Investment Adviser, Sub-Adviser and Portfolio Manager

 

Investment Adviser. Nuveen Fund Advisors, LLC, the Fund’s investment adviser, is responsible for overseeing the Fund’s overall investment strategy and implementation. Nuveen Fund Advisors offers advisory and investment management services to a broad range of investment company clients. Nuveen Fund Advisors has overall responsibility for management of the Fund, oversees the management of the Fund’s portfolio, manages the Fund’s business affairs and provides certain clerical, bookkeeping and other administrative services. Nuveen Fund Advisors is located at 333 West Wacker Drive, Chicago, Illinois 60606. Nuveen Fund Advisors is an indirect subsidiary of Nuveen, the investment management arm of TIAA. TIAA is a life insurance company founded in 1918 by the Carnegie Foundation for the Advancement of Teaching and is the companion organization of College Retirement Equities Fund. As of December 31, 2023, Nuveen managed approximately $1.2 trillion in assets, of which approximately $140.2 billion was managed by Nuveen Fund Advisors.

● **Provided records**
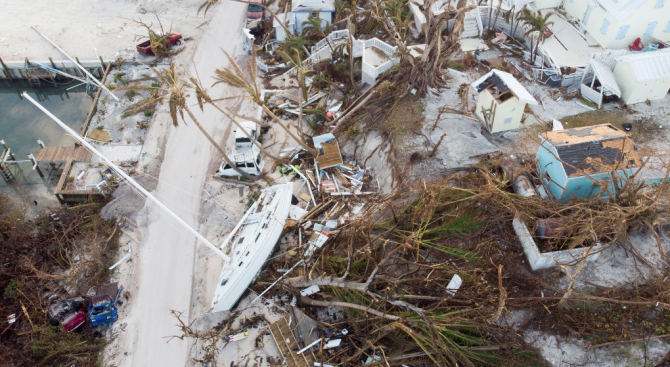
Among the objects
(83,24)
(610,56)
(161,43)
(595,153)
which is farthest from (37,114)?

● **Request**
Do the following statements agree with the investment adviser text above? For each, answer yes or no and quote the deciding words of the text exactly: (a) Nuveen Fund Advisors is a direct subsidiary of TIAA. (b) TIAA was founded in 1918 by the Carnegie Foundation for the Advancement of Teaching. (c) As of December 31, 2023, Nuveen Fund Advisors managed approximately $1.2 trillion in assets.

● **Task result**
(a) No: "Nuveen Fund Advisors is an indirect subsidiary of Nuveen, the investment management arm of TIAA."
(b) Yes: "TIAA is a life insurance company founded in 1918 by the Carnegie Foundation for the Advancement of Teaching"
(c) No: "Nuveen managed approximately $1.2 trillion in assets, of which approximately $140.2 billion was managed by Nuveen Fund Advisors."